GremlinWrangler
Well-known member
I was looking for something to stretch my Teensy 3.6 Beta board and set to on hard panel for the game Kerbal Space Program (build a rocket badly, try to reach space). The game is extensively modable and a mod intended for Arduino exists that streams game state information to serial, but input was limited and currently non functional under windows. This is no big deal for a Teensy since it can also be a keyboard, joystick and mouse to close the control loop and having spare serial ports could use an FTDI adapter to keep serial port static while I reprogrammed the Teensy.
So built out a panel to provide:
Multi function digital Readout with matrix showing icon for current mode
Artificial Horizon
Assorted analog gauges
Hard switches and buttons
Analog controls for docking
Indicator lights - lots of indicator lights
A number of features that should be there are currently on the cutting room floor including the still in shipping RGB LCD in place of the under size B/W one that was on the bench when this started.
What it is doing however is running a beta 3.6 unit with:
SPI for LCD
rotary encoder
Keybord matrix library with 12 buttons
two toggle switches
Two Analog reads for joystick
I2C for matrix and 7 segment displays in top row
4 analog outputs driving gauges
software SPI for LED strip making up indicators (hardware SPI supported by layout but not smart enough to have it working yet)
Hardware Serial for game state data
USB HMI code sending to game (has lock switch to disable HMI sends when coding, and also disables when game pause detected)
Assorted glue logic to drive all of the above
Plenty of pins left over for expansion
And because of the limited data coming from the game it's not only doing floating point math for rendering the artificial horizon but it has to extract the vectors for actual flight direction first.
All of this 'just worked' software wise by just throwing libraries together and have plenty of cycles left over yet to add more features without needing to do any optimisation yet.
Compile report:
Sketch uses 60,296 bytes (5%) of program storage space. Maximum is 1,048,576 bytes.

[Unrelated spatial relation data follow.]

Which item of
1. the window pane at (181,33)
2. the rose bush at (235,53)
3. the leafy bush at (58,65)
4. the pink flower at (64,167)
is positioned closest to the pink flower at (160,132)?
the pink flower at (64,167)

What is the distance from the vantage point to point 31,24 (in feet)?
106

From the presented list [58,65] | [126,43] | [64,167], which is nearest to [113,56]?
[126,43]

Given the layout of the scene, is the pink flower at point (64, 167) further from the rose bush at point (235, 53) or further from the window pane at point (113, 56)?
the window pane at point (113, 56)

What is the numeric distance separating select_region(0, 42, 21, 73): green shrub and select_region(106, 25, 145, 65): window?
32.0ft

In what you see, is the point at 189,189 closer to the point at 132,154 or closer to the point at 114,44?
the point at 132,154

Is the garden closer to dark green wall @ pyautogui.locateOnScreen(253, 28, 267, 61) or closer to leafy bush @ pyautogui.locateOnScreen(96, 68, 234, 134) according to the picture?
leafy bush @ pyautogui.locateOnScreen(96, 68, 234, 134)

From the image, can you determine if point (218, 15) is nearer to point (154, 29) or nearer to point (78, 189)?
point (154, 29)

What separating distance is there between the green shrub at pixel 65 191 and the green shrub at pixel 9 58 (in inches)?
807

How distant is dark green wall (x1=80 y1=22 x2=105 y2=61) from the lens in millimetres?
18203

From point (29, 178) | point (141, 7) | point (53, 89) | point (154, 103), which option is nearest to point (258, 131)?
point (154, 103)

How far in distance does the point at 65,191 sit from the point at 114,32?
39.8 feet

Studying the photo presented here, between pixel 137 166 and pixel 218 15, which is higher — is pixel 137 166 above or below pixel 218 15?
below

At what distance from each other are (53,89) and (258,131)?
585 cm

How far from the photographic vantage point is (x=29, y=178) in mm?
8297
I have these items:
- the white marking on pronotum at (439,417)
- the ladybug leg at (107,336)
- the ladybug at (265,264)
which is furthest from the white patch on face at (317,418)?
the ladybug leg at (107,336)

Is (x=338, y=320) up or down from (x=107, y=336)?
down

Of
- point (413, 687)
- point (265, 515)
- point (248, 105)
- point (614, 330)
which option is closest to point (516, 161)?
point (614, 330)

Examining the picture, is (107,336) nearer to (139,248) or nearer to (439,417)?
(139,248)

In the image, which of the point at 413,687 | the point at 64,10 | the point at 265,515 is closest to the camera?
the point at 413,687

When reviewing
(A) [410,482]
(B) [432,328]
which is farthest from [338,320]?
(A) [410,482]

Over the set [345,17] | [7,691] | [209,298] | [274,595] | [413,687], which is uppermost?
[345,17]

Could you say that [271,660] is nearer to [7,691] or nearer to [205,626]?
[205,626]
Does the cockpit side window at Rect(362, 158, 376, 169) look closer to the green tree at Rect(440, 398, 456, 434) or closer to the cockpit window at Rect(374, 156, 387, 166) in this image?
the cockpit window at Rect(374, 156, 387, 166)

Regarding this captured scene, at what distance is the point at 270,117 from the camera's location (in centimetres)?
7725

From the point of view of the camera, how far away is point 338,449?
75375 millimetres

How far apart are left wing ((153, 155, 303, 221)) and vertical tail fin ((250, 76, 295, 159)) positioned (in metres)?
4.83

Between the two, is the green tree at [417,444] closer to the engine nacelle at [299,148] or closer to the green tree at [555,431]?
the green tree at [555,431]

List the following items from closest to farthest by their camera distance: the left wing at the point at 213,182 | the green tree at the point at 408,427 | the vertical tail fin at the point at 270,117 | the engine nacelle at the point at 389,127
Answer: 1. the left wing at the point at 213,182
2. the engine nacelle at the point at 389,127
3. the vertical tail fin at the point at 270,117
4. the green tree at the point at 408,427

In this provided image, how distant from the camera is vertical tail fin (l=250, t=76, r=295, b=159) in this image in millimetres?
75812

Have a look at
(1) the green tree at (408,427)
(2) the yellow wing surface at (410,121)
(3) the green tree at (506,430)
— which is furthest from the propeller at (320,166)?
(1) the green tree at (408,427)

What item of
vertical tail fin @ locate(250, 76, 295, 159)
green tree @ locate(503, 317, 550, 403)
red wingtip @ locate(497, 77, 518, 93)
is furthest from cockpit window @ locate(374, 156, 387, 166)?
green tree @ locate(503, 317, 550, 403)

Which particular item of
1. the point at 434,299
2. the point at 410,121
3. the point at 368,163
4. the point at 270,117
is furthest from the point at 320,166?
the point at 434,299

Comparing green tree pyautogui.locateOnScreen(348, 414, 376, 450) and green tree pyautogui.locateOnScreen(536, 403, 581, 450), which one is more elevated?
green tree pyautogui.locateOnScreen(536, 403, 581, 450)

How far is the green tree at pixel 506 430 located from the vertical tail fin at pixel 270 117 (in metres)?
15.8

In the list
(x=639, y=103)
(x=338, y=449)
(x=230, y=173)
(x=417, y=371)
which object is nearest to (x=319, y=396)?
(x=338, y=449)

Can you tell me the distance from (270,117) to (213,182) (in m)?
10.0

Global variables use 8,620 bytes (3%) of dynamic memory, leaving 253,524 bytes for local variables. Maximum is 262,144 bytes.
Because it can both get game state information and send inputs it can automatically do things like send keypresses to match in game toggles to hard switches, and intelligently control warning lights (vertical speed back light goes amber for negative climb rate, red where remaining AGL/rate <10 seconds of flight.
Lots of room for more features like audio,fly by wire and a second LCD as a MFD, but that has to go on hold for the moment to rebuild the physical parts of the panel to sort out boring things like LEDs and buttons needing to ocupy the same space and excess of tape holding things together.
Thanks to Paul for making the hardware that could do all of this in one go, and the software that made doing it all 'just work' together.
So built out a panel to provide:
Multi function digital Readout with matrix showing icon for current mode
Artificial Horizon
Assorted analog gauges
Hard switches and buttons
Analog controls for docking
Indicator lights - lots of indicator lights
A number of features that should be there are currently on the cutting room floor including the still in shipping RGB LCD in place of the under size B/W one that was on the bench when this started.
What it is doing however is running a beta 3.6 unit with:
SPI for LCD
rotary encoder
Keybord matrix library with 12 buttons
two toggle switches
Two Analog reads for joystick
I2C for matrix and 7 segment displays in top row
4 analog outputs driving gauges
software SPI for LED strip making up indicators (hardware SPI supported by layout but not smart enough to have it working yet)
Hardware Serial for game state data
USB HMI code sending to game (has lock switch to disable HMI sends when coding, and also disables when game pause detected)
Assorted glue logic to drive all of the above
Plenty of pins left over for expansion
And because of the limited data coming from the game it's not only doing floating point math for rendering the artificial horizon but it has to extract the vectors for actual flight direction first.
All of this 'just worked' software wise by just throwing libraries together and have plenty of cycles left over yet to add more features without needing to do any optimisation yet.
Compile report:
Sketch uses 60,296 bytes (5%) of program storage space. Maximum is 1,048,576 bytes.
Global variables use 8,620 bytes (3%) of dynamic memory, leaving 253,524 bytes for local variables. Maximum is 262,144 bytes.
Because it can both get game state information and send inputs it can automatically do things like send keypresses to match in game toggles to hard switches, and intelligently control warning lights (vertical speed back light goes amber for negative climb rate, red where remaining AGL/rate <10 seconds of flight.
Lots of room for more features like audio,fly by wire and a second LCD as a MFD, but that has to go on hold for the moment to rebuild the physical parts of the panel to sort out boring things like LEDs and buttons needing to ocupy the same space and excess of tape holding things together.
Thanks to Paul for making the hardware that could do all of this in one go, and the software that made doing it all 'just work' together.